18 Jahre lang war er Außenminister und trug maßgeblich zur deutschen Einheit bei. Nun ist Hans-Dietrich Genscher im Alter von 89 Jahren verstorben.

Ehemaliger Innenminister, Außenminister, Vizekanzler und FDP-Politiker: Hans-Dietrich Genscher. Foto: imago/Metodi Popow

Berlin/Bonn dpa | Hans-Dietrich Genscher ist tot. Deutschlands dienstältester Außenminister starb nach Angaben seines persönlichen Büros in Bonn Donnerstagnacht im Kreis seiner Familie in seinem Haus in Wachtberg-Pech an Herz-Kreislaufversagen. Er wurde 89 Jahre alt.

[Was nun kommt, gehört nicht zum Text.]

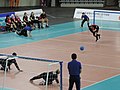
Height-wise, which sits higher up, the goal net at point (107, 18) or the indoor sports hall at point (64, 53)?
the goal net at point (107, 18)

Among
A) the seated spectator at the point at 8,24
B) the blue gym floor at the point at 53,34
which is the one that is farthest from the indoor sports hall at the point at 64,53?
the seated spectator at the point at 8,24

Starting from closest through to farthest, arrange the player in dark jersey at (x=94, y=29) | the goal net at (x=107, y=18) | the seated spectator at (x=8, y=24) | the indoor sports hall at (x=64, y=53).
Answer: the indoor sports hall at (x=64, y=53), the player in dark jersey at (x=94, y=29), the seated spectator at (x=8, y=24), the goal net at (x=107, y=18)

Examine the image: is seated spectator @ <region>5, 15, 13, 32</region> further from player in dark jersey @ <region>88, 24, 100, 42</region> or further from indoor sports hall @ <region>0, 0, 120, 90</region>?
player in dark jersey @ <region>88, 24, 100, 42</region>

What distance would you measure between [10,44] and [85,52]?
6350mm

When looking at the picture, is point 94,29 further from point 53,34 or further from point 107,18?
point 107,18

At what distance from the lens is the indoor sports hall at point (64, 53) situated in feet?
60.4

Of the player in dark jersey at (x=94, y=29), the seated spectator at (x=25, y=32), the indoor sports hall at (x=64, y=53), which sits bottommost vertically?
the indoor sports hall at (x=64, y=53)

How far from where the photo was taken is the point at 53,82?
1820 cm

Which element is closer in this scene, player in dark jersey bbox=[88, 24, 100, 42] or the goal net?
player in dark jersey bbox=[88, 24, 100, 42]

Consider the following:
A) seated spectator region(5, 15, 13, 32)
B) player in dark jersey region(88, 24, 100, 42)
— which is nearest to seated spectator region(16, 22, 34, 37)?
seated spectator region(5, 15, 13, 32)

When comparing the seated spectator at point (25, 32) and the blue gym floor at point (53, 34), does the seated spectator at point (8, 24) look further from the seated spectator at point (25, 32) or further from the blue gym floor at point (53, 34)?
the seated spectator at point (25, 32)

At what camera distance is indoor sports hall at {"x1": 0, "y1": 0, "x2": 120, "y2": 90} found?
1842 centimetres

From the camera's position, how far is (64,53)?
85.3ft

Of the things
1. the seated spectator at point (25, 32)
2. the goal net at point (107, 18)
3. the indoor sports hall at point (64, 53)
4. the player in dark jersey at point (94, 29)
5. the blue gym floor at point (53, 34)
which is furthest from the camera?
the goal net at point (107, 18)
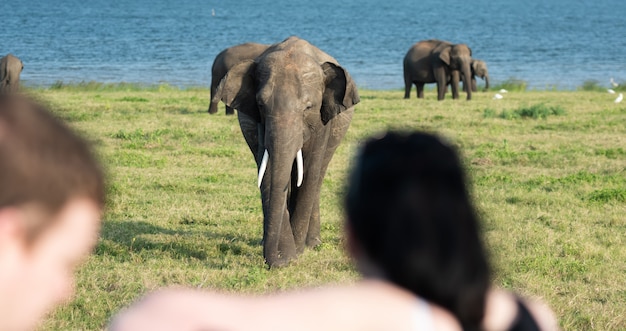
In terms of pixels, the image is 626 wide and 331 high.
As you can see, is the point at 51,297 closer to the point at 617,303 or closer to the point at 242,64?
the point at 617,303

Genscher, dessen Markenzeichen ein gelber Pullunder war, war 18 Jahre Außenminister (1974 bis 1992) und maßgeblich an den Verhandlungen zur deutschen Einheit beteiligt. Von 1974 bis 1985 führte er die FDP. Er zählte in Deutschland zu den beliebtesten Spitzenpolitikern und zu den prägenden Persönlichkeiten der Liberalen. Immer wieder musste er mit Gesundheitsproblemen kämpfen. 1992 legte er für viele überraschend mit 65 Jahren seine Ämter nieder. 1998 schied er nach 33 Jahren auch aus dem Bundestag aus.

Die Bundesregierung würdigte ihn in einer ersten Reaktion als großen Staatsmann. Der stellvertretende Regierungssprecher Georg Streiter sagte am Freitag in Berlin, Genscher habe wie ganz wenige andere die Geschicke Deutschlands beeinflusst. Er nannte ihn einen großen Europäer und großen Deutschen.

FDP-Chef Christian Lindner schrieb bei Twitter: „Genscher hat Geschichte geschrieben und unser Land geprägt. Wir haben ihm viel zu verdanken. Unsere Trauer kann nicht größer sein.“ Und: „Nach Guido Westerwelle verlieren wir eine zweite unserer großen Persönlichkeiten.“ Vor zwei Wochen war der frühere FDP-Chef und Außenminister Guido Westerwelle im Alter von 54 Jahren gestorben. Er wird an diesem Samstag in Köln beerdigt.

Anerkennung von allen Seiten

Grünen-Chef Cem Özdemir würdigte Genscher ebenfalls bei Twitter als „großen Staatsmann“. Die Co-Vorsitzende Simone Peter: „Unser Beileid und Verneigung vor einem großen Politiker“. CDU-Vize Armin Laschet schrieb: „Ein großer Staatsmann, ein großer Liberaler, ein großer Europäer – er stand für das Beste der Bonner Republik.“

Wie wenige andere prägte Genscher die Politik der „Bonner Republik“. Den wohl größten Triumph seiner 23-jährigen Regierungstätigkeit erlebte der FDP-Politiker am 30. September 1989 in Prag. Als er den in die deutsche Botschaft geflüchteten DDR-Bürgern eröffnete, sie könnten in den Westen weiter reisen, ging seine Ankündigung „Ich bin gekommen, um Ihnen mitzuteilen. ..“ in einem beispiellosen Jubel unter.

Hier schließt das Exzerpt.